Num feliz trocadilho, Guedes e seus amigos se autoproclamavam os Chicago
oldies.
No
fim da tarde da última sexta-feira (19/02), o presidente demitiu Castello
Branco da Petrobras e pôs um fim precoce à experiência dos “garotões” de
Chicago no governo. Antes dele, Joaquim Levy havia caído em junho de 2019, e
Rubem Novaes saído do BB em setembro de 2020. Agora só resta Paulo Guedes.
Neste
final de semana muito se falou sobre o intervencionismo de Bolsonaro, bem como
do populismo que o impede de implementar a pauta liberal do ministro da
Economia. Para quem passou quase três décadas no Congresso defendendo uma
agenda corporativista e sem se envolver em qualquer debate relevante para o
futuro do país, nada disso deveria surpreender.
O
que precisamos discutir, contudo, são os erros estratégicos de Paulo Guedes.
Ao
aceitar o convite de Bolsonaro, Guedes não se contentou simplesmente em ser a
principal referência econômica do governo; ele exigiu superpoderes, colocando
sob a sua guarda nada menos do que quatro antigos ministérios: Fazenda,
Indústria e Comércio, Planejamento e Trabalho.
Mas
não foi só: o superministro também fez questão de não trazer para sua equipe
ninguém que pudesse lhe fazer sombra. Além dos amigos Chicago oldies, os
postos-chave de seu ministério foram ocupados por jovens servidores de carreira
(que embora competentes, não tinham peso político) ou seus antigos
colaboradores do setor privado. A cada entrevista de Bolsonaro, Guedes parecia
inflar ao ser chamado de “Posto Ipiranga” - aquele a quem todos recorrem em
qualquer necessidade, como no comercial da TV.
Houve
um tempo em que o brasileiro razoavelmente bem informado sabia recitar de cor a
escalação da equipe econômica. Além dos ministros da Fazenda e do Planejamento,
o presidente do Banco Central e os titulares das Secretarias do Tesouro e da
Receita também assumiam publicamente o papel de guardiões da austeridade
fiscal, transmitindo aos políticos, ao mercado e à população as diretrizes do
governo.
Na
época de ouro em que conseguimos manter anos seguidos de superávits acima de 3%
do PIB, o time incluía, no segundo mandato de FHC, Pedro Malan (Fazenda),
Martus Tavares (Planejamento), Armínio Fraga (Banco Central), Everardo Maciel
(Receita) e Fábio Barbosa (Tesouro).
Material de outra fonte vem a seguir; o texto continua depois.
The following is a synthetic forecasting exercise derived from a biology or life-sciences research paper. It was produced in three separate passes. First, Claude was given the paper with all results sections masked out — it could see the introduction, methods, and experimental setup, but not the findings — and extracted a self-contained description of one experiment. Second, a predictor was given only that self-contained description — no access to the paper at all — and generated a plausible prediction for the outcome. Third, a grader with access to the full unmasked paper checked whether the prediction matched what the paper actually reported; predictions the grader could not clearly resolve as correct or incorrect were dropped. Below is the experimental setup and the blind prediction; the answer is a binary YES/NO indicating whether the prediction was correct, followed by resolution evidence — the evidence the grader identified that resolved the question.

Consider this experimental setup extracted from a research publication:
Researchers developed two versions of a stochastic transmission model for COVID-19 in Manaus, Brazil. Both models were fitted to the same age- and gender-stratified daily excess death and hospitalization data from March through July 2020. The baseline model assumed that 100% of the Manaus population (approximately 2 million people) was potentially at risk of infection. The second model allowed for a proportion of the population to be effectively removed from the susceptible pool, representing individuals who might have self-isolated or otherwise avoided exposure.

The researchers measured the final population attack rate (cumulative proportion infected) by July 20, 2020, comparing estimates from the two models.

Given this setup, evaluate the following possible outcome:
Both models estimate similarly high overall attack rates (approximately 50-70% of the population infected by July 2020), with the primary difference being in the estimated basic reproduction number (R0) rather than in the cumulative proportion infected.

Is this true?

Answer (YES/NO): NO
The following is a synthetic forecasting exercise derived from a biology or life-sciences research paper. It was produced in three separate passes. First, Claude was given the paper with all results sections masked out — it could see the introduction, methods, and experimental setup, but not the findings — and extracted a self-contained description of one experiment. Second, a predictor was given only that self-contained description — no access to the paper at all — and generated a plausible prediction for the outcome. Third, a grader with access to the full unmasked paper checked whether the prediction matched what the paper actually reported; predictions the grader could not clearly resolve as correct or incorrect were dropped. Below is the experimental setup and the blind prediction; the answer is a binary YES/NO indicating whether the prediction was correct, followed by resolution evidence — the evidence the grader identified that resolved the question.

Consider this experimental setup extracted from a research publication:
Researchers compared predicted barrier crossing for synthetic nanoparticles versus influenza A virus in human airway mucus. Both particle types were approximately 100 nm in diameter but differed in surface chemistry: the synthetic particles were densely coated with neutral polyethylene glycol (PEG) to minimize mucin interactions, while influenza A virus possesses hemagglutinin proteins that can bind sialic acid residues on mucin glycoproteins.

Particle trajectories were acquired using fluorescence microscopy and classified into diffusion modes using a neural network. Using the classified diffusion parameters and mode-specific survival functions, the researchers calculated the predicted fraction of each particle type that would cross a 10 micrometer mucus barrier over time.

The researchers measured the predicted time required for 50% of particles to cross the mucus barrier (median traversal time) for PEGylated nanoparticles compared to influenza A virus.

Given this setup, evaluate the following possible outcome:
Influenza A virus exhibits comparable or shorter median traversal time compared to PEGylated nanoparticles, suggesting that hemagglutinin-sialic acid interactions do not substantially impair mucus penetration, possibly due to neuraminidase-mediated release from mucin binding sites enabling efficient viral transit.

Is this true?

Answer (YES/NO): NO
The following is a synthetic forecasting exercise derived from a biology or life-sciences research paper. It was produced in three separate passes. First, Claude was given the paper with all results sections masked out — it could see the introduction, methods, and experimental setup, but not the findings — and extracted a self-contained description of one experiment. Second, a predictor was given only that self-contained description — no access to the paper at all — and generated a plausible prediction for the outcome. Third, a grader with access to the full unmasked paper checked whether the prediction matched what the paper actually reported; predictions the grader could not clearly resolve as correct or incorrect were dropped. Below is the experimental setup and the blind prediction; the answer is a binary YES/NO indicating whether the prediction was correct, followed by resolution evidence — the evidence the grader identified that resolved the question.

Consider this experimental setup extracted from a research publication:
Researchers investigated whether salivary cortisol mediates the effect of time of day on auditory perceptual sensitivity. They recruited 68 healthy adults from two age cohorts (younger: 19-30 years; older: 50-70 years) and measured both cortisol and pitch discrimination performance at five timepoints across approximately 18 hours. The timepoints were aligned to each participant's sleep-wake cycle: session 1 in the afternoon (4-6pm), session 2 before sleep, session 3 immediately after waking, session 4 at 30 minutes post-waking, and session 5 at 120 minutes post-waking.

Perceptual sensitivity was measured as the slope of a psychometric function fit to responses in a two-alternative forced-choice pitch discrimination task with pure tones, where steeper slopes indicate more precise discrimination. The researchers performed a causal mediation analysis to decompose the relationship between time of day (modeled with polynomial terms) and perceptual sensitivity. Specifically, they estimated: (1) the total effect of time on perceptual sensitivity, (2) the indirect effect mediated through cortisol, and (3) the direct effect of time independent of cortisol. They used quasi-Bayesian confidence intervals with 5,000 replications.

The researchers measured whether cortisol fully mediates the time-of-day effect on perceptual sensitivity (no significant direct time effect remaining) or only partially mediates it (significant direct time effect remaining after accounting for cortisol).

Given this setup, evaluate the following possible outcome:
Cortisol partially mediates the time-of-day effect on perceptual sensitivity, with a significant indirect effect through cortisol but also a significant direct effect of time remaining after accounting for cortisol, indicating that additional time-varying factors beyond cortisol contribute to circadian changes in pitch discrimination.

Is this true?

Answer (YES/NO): NO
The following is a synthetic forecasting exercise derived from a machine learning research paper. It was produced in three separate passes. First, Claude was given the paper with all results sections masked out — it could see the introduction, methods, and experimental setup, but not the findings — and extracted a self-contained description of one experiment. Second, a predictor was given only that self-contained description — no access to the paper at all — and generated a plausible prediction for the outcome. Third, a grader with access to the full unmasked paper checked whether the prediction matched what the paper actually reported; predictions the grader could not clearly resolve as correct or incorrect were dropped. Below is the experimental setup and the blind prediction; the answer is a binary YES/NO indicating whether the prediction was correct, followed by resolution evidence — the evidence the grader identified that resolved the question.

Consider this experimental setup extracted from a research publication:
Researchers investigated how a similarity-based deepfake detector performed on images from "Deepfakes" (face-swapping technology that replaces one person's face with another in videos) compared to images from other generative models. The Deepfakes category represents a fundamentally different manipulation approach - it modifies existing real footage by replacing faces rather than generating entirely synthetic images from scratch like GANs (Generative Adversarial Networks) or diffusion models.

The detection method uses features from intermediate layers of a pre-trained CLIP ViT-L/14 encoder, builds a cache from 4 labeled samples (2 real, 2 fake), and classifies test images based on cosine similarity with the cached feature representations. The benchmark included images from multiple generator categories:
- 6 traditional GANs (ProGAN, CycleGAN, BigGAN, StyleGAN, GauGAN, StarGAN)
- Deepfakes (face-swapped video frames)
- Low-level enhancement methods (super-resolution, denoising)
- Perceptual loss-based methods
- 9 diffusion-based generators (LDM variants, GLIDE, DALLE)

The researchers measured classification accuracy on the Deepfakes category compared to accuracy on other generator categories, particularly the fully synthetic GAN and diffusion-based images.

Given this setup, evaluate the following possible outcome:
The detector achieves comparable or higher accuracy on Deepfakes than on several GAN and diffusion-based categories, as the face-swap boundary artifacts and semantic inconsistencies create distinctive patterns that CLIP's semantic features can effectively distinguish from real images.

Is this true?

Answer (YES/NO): NO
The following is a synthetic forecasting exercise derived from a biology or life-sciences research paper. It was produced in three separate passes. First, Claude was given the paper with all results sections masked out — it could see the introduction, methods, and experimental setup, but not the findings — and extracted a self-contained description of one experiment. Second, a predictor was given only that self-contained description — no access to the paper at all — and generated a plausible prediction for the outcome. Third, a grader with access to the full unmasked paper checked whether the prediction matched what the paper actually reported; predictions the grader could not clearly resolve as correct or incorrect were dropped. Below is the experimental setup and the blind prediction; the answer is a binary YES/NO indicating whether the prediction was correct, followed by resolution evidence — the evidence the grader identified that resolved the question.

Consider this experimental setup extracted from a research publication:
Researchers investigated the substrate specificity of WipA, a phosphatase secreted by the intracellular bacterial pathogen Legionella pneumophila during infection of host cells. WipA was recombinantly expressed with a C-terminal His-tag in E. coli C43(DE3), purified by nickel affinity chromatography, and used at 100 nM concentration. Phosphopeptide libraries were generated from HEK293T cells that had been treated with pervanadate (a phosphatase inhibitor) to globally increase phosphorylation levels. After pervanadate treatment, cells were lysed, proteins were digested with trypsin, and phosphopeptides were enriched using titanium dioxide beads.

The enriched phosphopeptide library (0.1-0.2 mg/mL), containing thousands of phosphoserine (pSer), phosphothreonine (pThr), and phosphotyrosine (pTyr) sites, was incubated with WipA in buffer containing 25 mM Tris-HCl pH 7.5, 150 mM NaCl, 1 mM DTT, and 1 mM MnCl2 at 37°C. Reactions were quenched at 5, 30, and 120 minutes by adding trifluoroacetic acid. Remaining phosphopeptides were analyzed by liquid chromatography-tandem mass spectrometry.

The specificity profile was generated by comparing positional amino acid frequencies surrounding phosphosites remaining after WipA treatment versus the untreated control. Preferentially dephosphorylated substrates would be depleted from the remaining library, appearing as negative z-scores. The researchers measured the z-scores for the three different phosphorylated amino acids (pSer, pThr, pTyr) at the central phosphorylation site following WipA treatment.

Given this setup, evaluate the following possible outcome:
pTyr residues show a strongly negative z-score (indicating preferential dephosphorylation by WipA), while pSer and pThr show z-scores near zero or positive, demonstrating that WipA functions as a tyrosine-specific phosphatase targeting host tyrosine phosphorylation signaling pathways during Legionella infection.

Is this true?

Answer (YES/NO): NO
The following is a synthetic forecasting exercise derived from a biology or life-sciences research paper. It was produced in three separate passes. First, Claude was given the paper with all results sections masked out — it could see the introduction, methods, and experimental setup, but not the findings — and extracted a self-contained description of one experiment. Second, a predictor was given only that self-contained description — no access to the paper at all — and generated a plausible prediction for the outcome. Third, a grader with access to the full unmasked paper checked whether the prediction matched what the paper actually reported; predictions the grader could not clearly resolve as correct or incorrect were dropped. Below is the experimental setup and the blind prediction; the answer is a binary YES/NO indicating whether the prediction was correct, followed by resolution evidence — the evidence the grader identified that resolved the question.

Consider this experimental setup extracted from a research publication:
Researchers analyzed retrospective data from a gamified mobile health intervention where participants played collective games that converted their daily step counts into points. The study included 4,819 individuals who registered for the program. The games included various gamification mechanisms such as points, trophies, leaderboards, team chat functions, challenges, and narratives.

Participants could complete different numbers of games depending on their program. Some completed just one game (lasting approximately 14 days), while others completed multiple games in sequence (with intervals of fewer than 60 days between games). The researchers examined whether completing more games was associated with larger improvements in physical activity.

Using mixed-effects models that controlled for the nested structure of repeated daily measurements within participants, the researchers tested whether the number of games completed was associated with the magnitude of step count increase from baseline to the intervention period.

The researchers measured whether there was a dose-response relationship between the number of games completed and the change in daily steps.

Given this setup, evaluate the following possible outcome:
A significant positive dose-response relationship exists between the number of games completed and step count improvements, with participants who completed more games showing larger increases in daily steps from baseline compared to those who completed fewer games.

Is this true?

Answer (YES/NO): NO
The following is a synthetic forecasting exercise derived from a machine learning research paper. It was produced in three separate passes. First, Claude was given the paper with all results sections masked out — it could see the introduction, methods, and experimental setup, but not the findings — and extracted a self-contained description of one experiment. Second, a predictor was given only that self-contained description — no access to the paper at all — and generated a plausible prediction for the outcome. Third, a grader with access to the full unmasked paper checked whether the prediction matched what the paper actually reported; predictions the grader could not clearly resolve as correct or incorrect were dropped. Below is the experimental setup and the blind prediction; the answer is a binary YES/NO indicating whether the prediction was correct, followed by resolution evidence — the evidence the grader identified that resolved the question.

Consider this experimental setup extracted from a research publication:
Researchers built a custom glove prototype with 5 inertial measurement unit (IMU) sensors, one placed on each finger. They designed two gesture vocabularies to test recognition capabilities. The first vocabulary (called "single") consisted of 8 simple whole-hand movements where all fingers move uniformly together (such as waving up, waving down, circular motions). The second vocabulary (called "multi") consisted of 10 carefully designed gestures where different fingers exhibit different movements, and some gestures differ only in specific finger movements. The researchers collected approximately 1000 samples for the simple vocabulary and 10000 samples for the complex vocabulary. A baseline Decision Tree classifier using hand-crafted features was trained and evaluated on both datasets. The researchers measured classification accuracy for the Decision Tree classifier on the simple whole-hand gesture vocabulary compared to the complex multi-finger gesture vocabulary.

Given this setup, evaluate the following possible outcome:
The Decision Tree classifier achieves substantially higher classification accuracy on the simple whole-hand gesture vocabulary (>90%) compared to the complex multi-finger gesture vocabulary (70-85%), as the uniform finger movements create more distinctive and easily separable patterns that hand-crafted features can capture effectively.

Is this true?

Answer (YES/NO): NO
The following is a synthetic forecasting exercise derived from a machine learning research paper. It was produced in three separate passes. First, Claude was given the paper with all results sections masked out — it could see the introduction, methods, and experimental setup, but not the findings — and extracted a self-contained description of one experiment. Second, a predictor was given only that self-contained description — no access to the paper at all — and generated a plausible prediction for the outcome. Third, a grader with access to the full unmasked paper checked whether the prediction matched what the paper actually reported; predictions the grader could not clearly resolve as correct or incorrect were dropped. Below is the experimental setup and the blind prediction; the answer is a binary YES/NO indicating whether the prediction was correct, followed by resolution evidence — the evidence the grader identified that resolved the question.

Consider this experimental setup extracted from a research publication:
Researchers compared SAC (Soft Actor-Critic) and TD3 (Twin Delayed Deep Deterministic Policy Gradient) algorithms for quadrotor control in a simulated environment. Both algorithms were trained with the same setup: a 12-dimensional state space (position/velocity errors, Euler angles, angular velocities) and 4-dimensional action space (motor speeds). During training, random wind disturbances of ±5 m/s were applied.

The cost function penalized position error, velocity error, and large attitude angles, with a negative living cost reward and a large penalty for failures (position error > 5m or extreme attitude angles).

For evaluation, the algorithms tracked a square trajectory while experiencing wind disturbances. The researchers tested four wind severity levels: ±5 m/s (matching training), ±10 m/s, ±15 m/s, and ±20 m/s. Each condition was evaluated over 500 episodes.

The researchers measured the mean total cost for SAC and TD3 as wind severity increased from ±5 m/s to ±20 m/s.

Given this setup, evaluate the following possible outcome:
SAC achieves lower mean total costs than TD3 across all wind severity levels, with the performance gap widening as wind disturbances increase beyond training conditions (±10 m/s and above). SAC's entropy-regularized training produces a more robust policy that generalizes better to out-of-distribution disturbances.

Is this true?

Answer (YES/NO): NO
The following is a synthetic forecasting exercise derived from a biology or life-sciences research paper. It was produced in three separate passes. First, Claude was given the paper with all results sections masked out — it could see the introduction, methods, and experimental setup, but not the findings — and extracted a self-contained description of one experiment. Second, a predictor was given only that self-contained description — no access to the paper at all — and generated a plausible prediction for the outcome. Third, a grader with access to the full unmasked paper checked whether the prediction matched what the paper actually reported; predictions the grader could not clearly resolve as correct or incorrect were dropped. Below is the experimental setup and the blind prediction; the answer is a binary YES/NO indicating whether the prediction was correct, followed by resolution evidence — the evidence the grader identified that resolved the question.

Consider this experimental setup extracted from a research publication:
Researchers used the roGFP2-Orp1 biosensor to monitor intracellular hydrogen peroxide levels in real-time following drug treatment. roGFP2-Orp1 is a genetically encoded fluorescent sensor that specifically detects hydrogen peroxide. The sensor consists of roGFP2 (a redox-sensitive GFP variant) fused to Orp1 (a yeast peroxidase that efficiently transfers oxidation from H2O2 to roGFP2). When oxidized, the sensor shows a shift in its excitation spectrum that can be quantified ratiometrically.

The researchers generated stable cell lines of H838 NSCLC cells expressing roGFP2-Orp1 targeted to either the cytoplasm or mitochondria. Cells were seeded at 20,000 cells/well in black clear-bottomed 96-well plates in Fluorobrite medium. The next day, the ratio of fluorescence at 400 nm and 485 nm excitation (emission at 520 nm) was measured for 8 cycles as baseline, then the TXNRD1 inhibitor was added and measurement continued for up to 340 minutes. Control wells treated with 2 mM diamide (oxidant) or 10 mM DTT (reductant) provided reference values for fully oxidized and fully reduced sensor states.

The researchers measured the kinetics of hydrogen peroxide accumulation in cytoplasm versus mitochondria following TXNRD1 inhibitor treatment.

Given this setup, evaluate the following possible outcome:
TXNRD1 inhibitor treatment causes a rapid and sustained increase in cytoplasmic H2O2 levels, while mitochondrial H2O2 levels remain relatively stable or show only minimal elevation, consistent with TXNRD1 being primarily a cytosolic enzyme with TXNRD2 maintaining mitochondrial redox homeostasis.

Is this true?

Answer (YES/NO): NO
No primeiro mandato de Lula, mesmo com um
político à frente da Fazenda (Antonio Palocci) e um economista heterodoxo no
Planejamento (Guido Mantega), as contas foram mantidas em dia com Henrique
Meirelles no Banco Central, Joaquim Levy no Tesouro, Marcos Lisboa na
Secretaria de Política Econômica e Jorge Rachid na Receita Federal.
Hoje
em dia é raro encontrar quem saiba dizer, sem utilizar o Google, o nome dos
secretários atuais do Tesouro ou da Receita Federal, pois seu superior não
autoriza ninguém a falar em seu nome. Por não ser onipresente e onisciente, e
sem contar com um time de peso que publicamente defenda suas propostas, Guedes
acabou isolado.
Com
um ministério tão grande nas mãos, os problemas de coordenação não tardaram a
aparecer, como atestam as sucessivas promessas furadas de entrega de reformas e
privatizações. Outros erros capitais foram desprezar a cultura política de
Brasília, promovendo atritos desnecessários com o Congresso, e subestimar a
complexidade do funcionamento da máquina pública federal - que o digam Salim
Mattar e Paulo Uebel, que debandaram em agosto de 2020.
Mesmo
antes da pandemia, a demora em entregar crescimento e desemprego baixo já
incomodava Bolsonaro e seus ministros da ala militar e desenvolvimentista,
todos de olho em 2022. Não chegam a ser surpresa, portanto, os rumores de uma
iminente divisão do ministério da Economia. Quando as coisas começam a ir mal,
uma pasta tão grande desperta a cobiça alheia, e o Centrão está à espreita.
Guedes
desprezou os conselhos de Filipe II da Macedônia e do Homem Aranha. Sem entender
que é preciso “dividir para governar” e que “grandes poderes exigem grandes
responsabilidades”, a cada dia se torna menor e dispensável. Virou um Chicago
loser.
*Bruno Carazza é mestre em economia, doutor em direito e autor de “Dinheiro, Eleições e Poder: as engrenagens do sistema político brasileiro”.